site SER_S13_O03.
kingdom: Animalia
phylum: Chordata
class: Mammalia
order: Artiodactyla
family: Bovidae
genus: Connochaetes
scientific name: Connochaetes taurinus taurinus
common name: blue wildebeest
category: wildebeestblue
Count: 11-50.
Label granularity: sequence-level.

____

**PROBLEM REQUIREMENTS**
All entries are to be returned word for word.

**TASK ANSWER**
site SER_S13_O03.
kingdom: Animalia
phylum: Chordata
class: Mammalia
order: Artiodactyla
family: Bovidae
genus: Connochaetes
scientific name: Connochaetes taurinus taurinus
common name: blue wildebeest
category: wildebeestblue
Count: 11-50.
Label granularity: sequence-level.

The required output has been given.